I am no theologian. I will not pretend or claim to understand spiritual mysteries, to know God or Christ or any of the world's holiest prophets. For me, story and ritual nourish that part of my brain / mind / heart / spirit that longs for transcendence, and I am at peace with incomplete understanding. The doctor in me usually has to know about things; there is a part of me, though, that doesn't need to know or understand everything, that has found peace in mystery, in the process of reaching for greater wisdom whether or not such wisdom is attainable. Trying to find natural explanations for events and experiences is a good thing. Reason is a human gift. We're supposed to use it. But perhaps in some cases, going through all sorts of intellectual contortions to try to understand certain human experiences is futile and, in the end, missing the point.

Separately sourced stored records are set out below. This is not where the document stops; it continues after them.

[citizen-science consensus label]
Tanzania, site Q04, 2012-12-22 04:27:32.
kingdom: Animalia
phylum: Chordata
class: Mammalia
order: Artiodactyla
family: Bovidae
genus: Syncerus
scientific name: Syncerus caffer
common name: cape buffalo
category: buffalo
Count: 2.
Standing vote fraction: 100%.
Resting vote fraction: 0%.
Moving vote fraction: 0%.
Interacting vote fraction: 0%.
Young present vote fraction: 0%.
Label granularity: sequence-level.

Something happened back then. I don't know exactly what. But the world was never the same afterward, in both good and bad ways. So that Something made a real dent in our physical and historical reality, and I think our task now hundreds of years later is to let that same Spirit work through us, like hands kneading bread, or leavening that makes bread rise.
-What are we on fire about?
-What would we give our lives to communicate?

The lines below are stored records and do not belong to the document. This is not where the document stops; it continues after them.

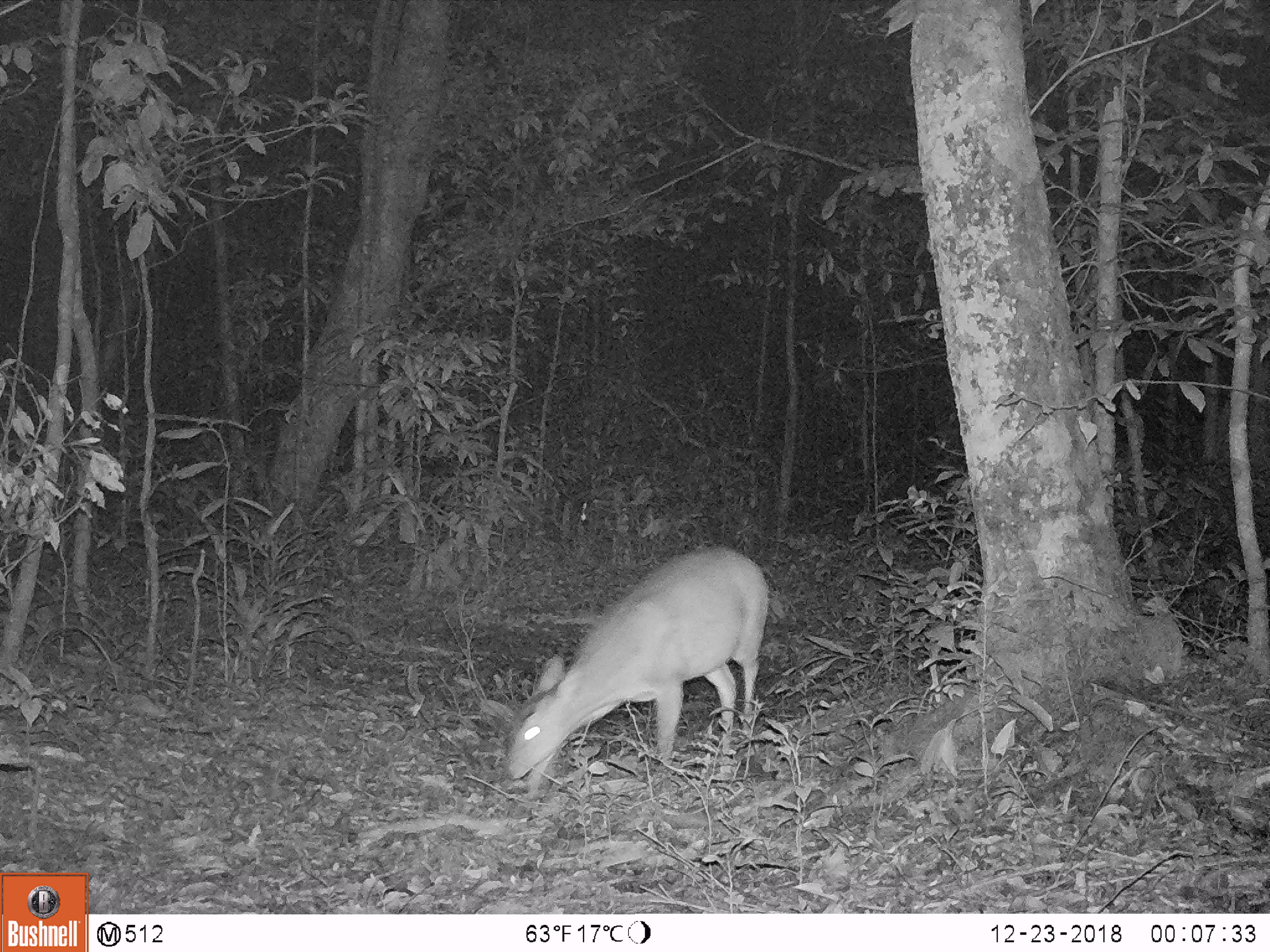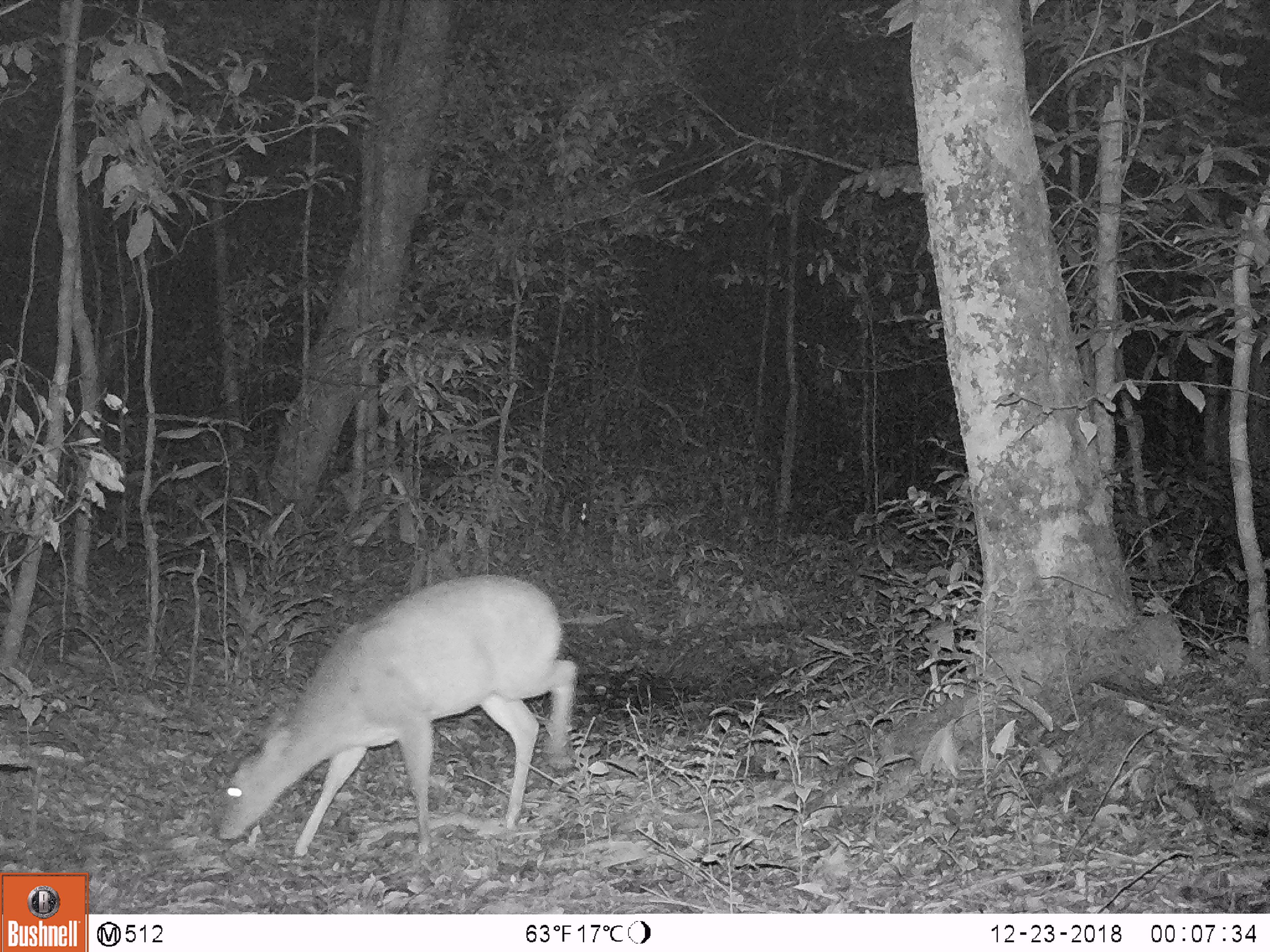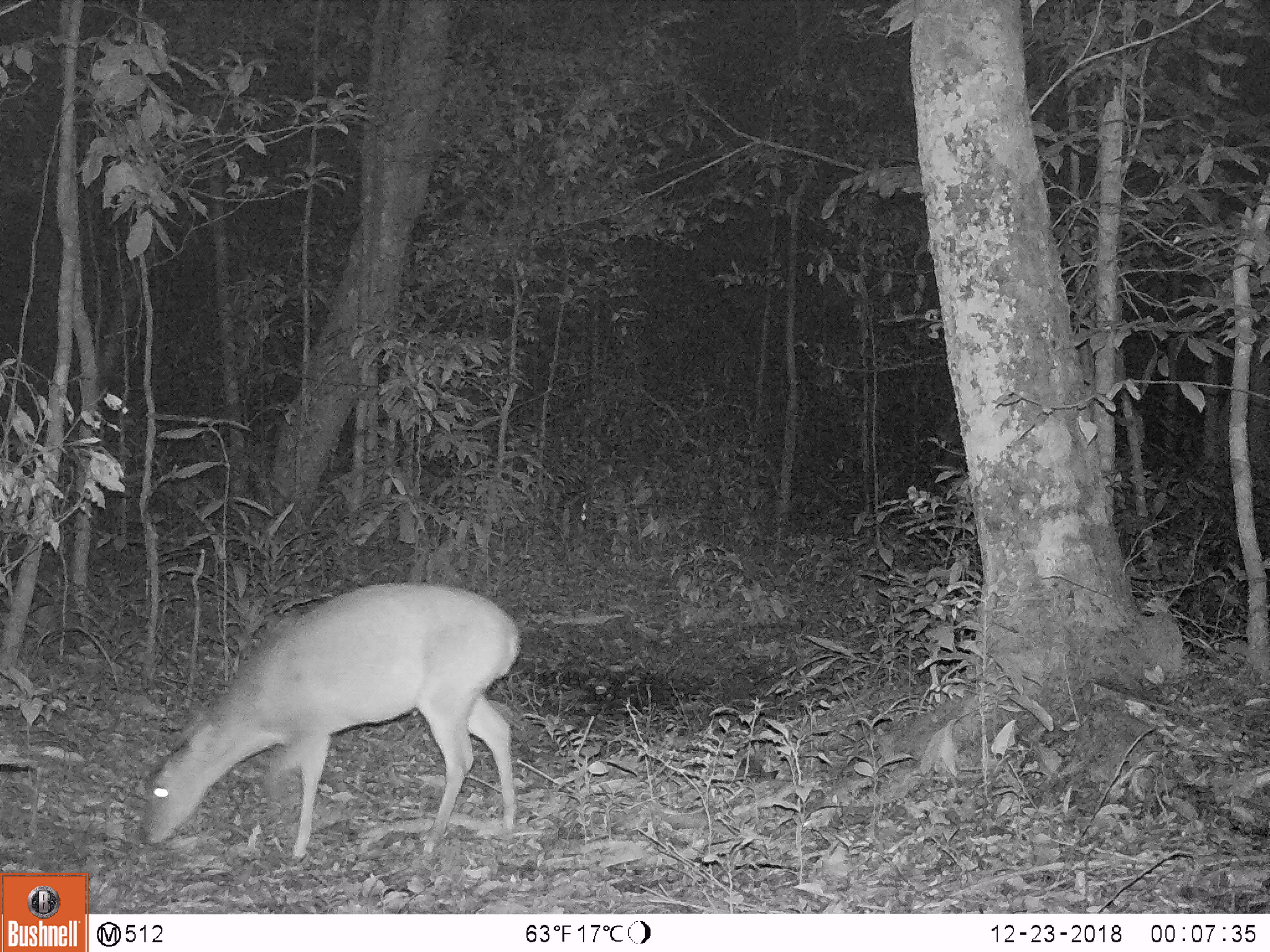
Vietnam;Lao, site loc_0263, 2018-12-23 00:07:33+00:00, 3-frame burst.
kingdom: Animalia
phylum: Chordata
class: Mammalia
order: Artiodactyla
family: Cervidae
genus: Muntiacus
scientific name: Muntiacus vuquangensis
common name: large-antlered muntjac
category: large antlered muntjac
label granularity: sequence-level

-How can we transform ourselves, our world, into something greater than the sum of its imperfect parts?

***

This morning my family, here and in Manila gathered around NPR's webcast of Weekend Edition Sunday (it's amazing that we could even do this!) to listen to a short essay I wrote and recorded for their series This I Believe. I don't know if this was coincidence, but they chose to air the essay, which is essentially about spirit and mentions spirit a lot, on this day of all days, the day of the Holy Spirit. Listening to it reminded me that the Spirit doesn't always have to come in a big gust of wind. Elijah found it in a whispered breeze outside his cave. I see it in my children and my husband every day - in their questions, their joy, their sorrows, their love, in everything that makes us living beings, in all those moments that create our human life.